Nos acteurs éprouvent beaucoup de frustrations. Ils en veulent un peu à tout le monde. Ils doivent comprendre que pour que quelqu’un mette son aura sur toi, il faut que tu aies de la positivité en toi. Il faut que ton cœur soit pur, car une personne ne peut investir des milliards sans avoir confiance. Mais si tu ne valides pas cela, le succès ne viendra pas, car c’est Dieu qui élève. Ils doivent apprendre cela, nous évoluons dans un environnement très difficile. Ce qu’ils oublient, c’est qu’un producteur, quand il cherche des financements, signe des contrats et des accords de confidentialité. Il y a des choses qu’il ne peut pas révéler publiquement. »
MT : Sur l’échiquier cinématographique ivoirien, y a-t-il de bons acteurs ?
YB : « Oui, il y a de bons acteurs, de très bons acteurs, il y a du talent, beaucoup de talents, mais malheureusement le talent ne suffit pas dans ce monde. Les gens ont besoin de voir une personne capable de supporter, capable de tirer, capable de regarder certaines choses. Et puis, c’est dit, le moment n’est pas à la parole, le moment est au travail. Je vais rester dans le silence. C’est un choix de vie. Vous pouvez dire grand, il faut savoir élever son esprit. S’ils comprennent cela, ils sauront que pour être grand, il faut savoir marcher. Ce n’est pas tout, on le dit : quand il y a trop de bruit, les grandes choses ne peuvent pas se fixer. »

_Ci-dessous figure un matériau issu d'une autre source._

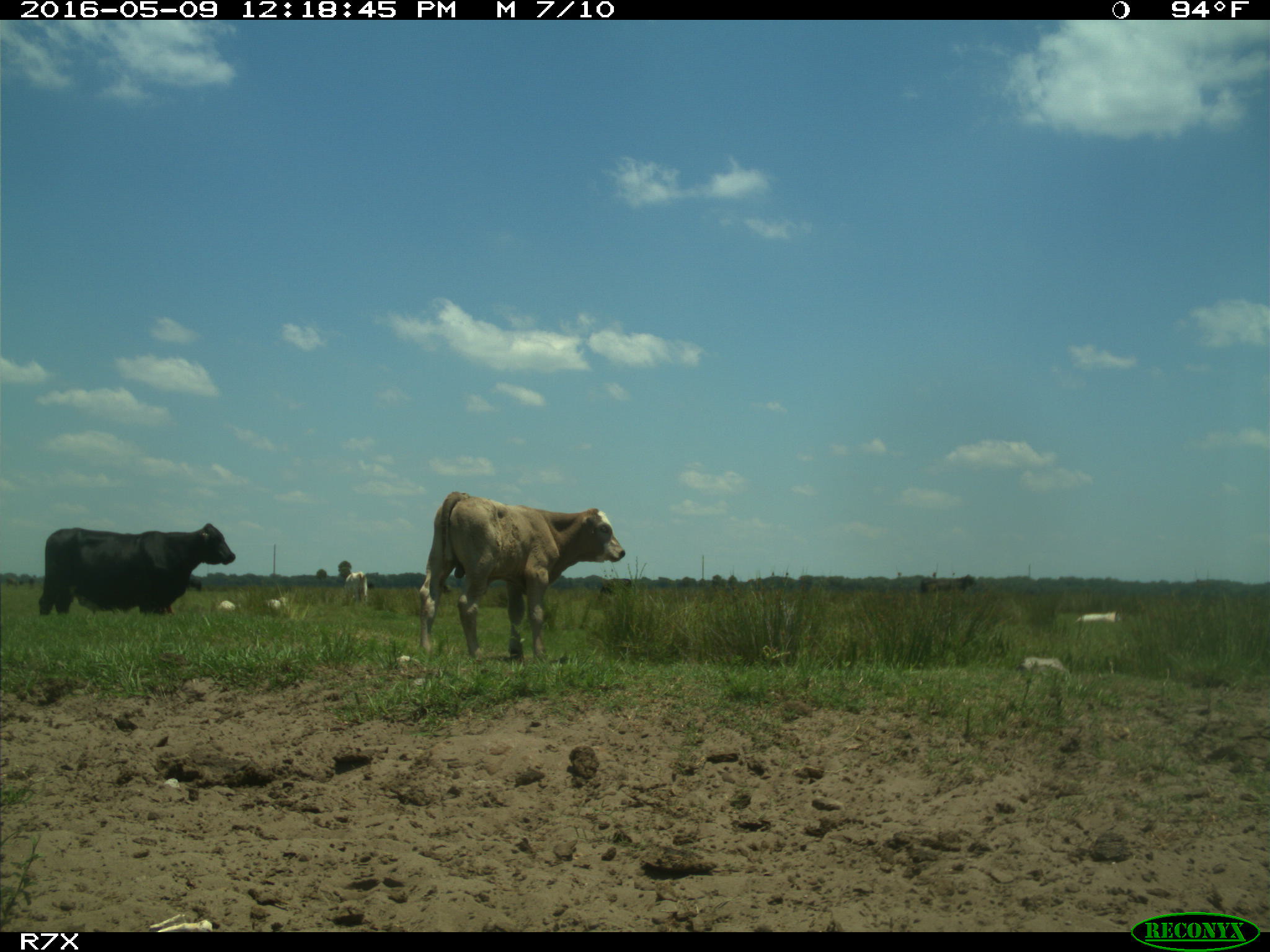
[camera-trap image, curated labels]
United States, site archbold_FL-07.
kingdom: Animalia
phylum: Chordata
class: Mammalia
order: Artiodactyla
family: Bovidae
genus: Bos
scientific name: Bos taurus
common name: domestic cow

MT : Vous évoluez dans cet écosystème depuis un certain temps et avez pu observer son ascension. Pensez-vous qu’il y ait de l’espoir pour un grand cinéma ivoirien à l’avenir ?
YB : « Bien sûr, c’est à cela que nous nous attelons, et ce plaidoyer nous devons le faire parce qu’on croit qu’il y a de la matière. Mais il faut avoir quelqu’un de visionnaire, qui croit, qui est capable d’y aller, c’est Madame la ministre de la Culture. Elle nous galvanise, quelqu’un qui te conseille, quelqu’un qui te pousse quand tu es découragé. On sait que tout n’est pas que l’argent, et nous croyons. Le cinéma africain existe, spécifiquement celui de la Côte d’Ivoire, ce cinéma a son mot à dire. Dans un colloque en France, j’ai entendu cette phrase : « L’Europe n’a plus rien à proposer, que tout se retrouve en Afrique. »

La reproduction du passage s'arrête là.